After a surprisingly solid upturn in the July-September period, activity in the euro zone is generally perceived to have weakened appreciably in the fourth quarter. At the same time, inflation is reasonably quiescent and widely expected to fall back below the European Central Bank’s 2 percent inflation objective during the course of 2013.

The weakness in the euro area’s economy and the unexpected drop in inflation had naturally led to expectations that the ECB may be prepared to cut interest rates again at its Governing Council meeting next Thursday. However, economists now expect the ECB to keep rates unchanged, preferring to save their last bullet until absolutely necessary.

Eurostat, the European Union's statistics agency, said the annual rate of consumer price growth in the 17 nations that use the euro fell from 2.5 percent in October to 2.2 percent in November, the lowest rate in nearly two years.

“We think inflation could fall quite a bit further over the next year or so in response to the spare capacity in the economy, helping to ease the squeeze on households’ real incomes,” Jonathan Loynes, chief European economist at Capital Economics, wrote in a note to clients. “But whether that will get them spending in an environment of austerity and rising unemployment is another matter.”

Meanwhile, figures released Friday showed that the recession in the euro zone pushed unemployment in the currency bloc to 11.7 percent in October, the highest level since the introduction of the euro in 1999. In all, 18.7 million people in the euro zone are classified as jobless.

Spain again led all 27 European Union countries, with a 26.2 percent jobless rate.

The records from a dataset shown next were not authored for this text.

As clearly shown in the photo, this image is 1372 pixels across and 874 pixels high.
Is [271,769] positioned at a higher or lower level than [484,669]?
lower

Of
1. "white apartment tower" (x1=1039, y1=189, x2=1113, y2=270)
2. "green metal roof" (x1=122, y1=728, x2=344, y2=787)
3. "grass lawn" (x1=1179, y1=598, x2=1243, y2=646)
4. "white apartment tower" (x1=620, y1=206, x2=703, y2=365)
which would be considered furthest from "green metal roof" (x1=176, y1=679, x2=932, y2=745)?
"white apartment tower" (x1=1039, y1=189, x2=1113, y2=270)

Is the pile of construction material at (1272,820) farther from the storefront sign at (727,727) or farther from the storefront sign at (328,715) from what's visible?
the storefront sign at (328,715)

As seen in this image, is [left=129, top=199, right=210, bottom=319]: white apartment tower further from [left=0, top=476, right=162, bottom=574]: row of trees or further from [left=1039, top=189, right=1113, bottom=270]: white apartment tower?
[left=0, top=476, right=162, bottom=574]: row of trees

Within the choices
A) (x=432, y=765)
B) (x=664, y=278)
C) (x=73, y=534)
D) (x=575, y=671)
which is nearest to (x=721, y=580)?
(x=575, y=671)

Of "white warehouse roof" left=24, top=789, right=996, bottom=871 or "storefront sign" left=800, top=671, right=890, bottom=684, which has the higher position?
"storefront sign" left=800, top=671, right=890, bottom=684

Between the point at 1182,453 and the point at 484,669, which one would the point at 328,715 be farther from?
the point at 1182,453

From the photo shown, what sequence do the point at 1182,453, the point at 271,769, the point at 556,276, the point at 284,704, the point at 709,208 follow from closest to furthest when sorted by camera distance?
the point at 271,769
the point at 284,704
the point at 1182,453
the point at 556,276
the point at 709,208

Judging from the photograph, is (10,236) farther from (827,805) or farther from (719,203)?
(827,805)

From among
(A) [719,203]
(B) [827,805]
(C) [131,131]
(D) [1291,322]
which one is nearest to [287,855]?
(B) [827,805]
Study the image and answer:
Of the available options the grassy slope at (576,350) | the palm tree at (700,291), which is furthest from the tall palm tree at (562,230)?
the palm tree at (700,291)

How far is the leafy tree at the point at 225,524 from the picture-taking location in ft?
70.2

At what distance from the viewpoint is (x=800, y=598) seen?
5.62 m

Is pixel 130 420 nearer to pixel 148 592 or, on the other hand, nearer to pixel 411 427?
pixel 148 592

Greece’s 25.4 percent in August, the latest month for which data were available, was second on the list.

For youth, the unemployment picture was even worse: 23.9 percent of people under 25 in the euro zone are currently defined as unemployed, Eurostat said. These figures vary starkly between northern and southern European countries as Spain saw 56 percent of its young people out of work, while in Germany only 8.1 percent of the young are unemployed.

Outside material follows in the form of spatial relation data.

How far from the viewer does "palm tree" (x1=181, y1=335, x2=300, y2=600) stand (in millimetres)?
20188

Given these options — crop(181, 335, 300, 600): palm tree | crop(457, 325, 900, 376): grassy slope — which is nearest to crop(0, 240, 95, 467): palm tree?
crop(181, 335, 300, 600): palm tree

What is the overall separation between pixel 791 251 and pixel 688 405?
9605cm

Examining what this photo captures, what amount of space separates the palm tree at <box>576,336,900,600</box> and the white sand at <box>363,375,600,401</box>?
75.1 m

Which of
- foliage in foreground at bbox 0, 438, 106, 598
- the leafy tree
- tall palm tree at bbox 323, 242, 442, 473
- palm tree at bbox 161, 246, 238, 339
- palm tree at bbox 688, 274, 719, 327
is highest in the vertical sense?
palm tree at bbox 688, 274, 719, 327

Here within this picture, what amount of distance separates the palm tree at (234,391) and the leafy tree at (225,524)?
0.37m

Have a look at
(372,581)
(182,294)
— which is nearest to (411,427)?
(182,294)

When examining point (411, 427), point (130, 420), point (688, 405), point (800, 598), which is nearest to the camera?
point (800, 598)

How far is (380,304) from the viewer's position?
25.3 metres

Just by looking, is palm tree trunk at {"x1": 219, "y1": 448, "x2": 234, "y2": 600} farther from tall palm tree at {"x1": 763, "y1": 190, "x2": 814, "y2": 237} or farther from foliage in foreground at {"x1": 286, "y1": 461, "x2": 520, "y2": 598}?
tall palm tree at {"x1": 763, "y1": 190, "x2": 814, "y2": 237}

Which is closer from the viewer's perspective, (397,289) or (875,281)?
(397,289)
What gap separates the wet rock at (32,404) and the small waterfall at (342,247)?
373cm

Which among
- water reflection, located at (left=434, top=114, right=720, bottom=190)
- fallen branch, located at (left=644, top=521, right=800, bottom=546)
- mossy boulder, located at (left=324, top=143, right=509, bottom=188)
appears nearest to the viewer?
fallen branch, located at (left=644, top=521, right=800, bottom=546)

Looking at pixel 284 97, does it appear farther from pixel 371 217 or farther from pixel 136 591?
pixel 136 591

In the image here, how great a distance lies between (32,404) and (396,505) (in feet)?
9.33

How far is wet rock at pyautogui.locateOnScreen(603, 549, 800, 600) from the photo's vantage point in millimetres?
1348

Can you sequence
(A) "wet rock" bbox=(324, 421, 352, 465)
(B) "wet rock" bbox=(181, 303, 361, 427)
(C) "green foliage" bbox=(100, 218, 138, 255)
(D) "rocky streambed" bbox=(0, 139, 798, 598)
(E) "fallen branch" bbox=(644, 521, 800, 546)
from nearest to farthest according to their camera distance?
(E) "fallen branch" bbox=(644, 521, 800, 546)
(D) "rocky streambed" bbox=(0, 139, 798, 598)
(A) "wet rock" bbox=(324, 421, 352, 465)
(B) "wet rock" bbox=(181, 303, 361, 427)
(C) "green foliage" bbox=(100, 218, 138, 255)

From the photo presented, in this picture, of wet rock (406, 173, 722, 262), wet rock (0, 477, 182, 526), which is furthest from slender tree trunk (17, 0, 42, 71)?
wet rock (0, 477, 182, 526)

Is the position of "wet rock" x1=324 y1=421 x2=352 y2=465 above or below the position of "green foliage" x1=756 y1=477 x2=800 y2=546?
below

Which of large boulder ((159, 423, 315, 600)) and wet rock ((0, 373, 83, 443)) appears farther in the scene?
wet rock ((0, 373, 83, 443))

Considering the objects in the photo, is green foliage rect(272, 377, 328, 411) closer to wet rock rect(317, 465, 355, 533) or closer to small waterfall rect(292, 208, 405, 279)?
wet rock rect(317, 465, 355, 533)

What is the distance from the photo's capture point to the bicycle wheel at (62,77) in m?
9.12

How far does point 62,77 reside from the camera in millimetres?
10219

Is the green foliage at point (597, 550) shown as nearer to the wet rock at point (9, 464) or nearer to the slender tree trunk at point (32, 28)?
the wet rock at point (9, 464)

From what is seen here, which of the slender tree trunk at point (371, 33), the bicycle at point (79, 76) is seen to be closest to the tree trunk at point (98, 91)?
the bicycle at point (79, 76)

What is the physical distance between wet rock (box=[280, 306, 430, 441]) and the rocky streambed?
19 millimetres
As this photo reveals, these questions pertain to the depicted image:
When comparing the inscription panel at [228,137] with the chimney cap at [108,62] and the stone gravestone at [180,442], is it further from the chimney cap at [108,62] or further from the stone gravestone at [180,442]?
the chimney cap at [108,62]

Euro zone labor market conditions “are clearly deteriorating,” Loynes said. “And survey indicators of employment intentions point to further heavy job losses over the coming quarters.”

Having boldly pledged to do whatever it takes to save the euro back in the summer, ECB President Mario Draghi has struck a noticeably more cautious tone over recent months.

“We think the ECB is close to running out of ammunition on the rate front and with Eonia below 0.08 percent, overnight rates are in effect already as close to zero as they can be,” Societe Generale economist James Nixon said in a note to clients. “While the ECB could theoretically set a negative deposit rate, we believe the ECB is very reluctant to take this step.”

“The message will be that the ECB is standing ready to use its latest weapon, but is unwilling to make any promises over how effective it will be and reluctant to allow governments to relax their own efforts,” Loynes said.

Draghi acknowledged Friday that government austerity measures would bring “a short-term contraction in economic activity,” something he said was “inevitable.”

“We have not yet emerged from the crisis,” Draghi told France’s Europe 1 radio. “The recovery for most of the euro zone will certainly begin in the second half of 2013.”